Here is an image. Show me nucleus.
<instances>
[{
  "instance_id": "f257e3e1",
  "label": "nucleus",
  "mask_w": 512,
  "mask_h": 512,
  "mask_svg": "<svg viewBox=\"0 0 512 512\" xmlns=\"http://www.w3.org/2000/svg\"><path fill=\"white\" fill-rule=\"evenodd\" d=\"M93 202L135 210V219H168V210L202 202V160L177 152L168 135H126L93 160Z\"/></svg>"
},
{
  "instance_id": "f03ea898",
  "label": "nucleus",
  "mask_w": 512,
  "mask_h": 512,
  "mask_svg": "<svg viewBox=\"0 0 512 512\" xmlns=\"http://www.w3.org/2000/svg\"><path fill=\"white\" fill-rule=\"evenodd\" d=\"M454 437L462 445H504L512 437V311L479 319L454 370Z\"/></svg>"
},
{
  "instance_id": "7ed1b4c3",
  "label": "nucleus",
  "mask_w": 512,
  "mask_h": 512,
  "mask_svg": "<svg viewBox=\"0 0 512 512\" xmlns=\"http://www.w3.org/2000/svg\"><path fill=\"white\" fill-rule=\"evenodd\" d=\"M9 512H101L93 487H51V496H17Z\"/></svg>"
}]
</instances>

━━━━━━━━━━━━━━━━

Problem details:
Set down all of the rows above again, unchanged, line for line.

Task solution:
Here is an image. Show me nucleus.
<instances>
[{
  "instance_id": "f257e3e1",
  "label": "nucleus",
  "mask_w": 512,
  "mask_h": 512,
  "mask_svg": "<svg viewBox=\"0 0 512 512\" xmlns=\"http://www.w3.org/2000/svg\"><path fill=\"white\" fill-rule=\"evenodd\" d=\"M93 202L135 210V219H168V210L202 202V160L177 152L168 135H126L93 160Z\"/></svg>"
},
{
  "instance_id": "f03ea898",
  "label": "nucleus",
  "mask_w": 512,
  "mask_h": 512,
  "mask_svg": "<svg viewBox=\"0 0 512 512\" xmlns=\"http://www.w3.org/2000/svg\"><path fill=\"white\" fill-rule=\"evenodd\" d=\"M454 437L462 445H504L512 437V311L479 319L454 370Z\"/></svg>"
},
{
  "instance_id": "7ed1b4c3",
  "label": "nucleus",
  "mask_w": 512,
  "mask_h": 512,
  "mask_svg": "<svg viewBox=\"0 0 512 512\" xmlns=\"http://www.w3.org/2000/svg\"><path fill=\"white\" fill-rule=\"evenodd\" d=\"M9 512H101L93 487H51V496H17Z\"/></svg>"
}]
</instances>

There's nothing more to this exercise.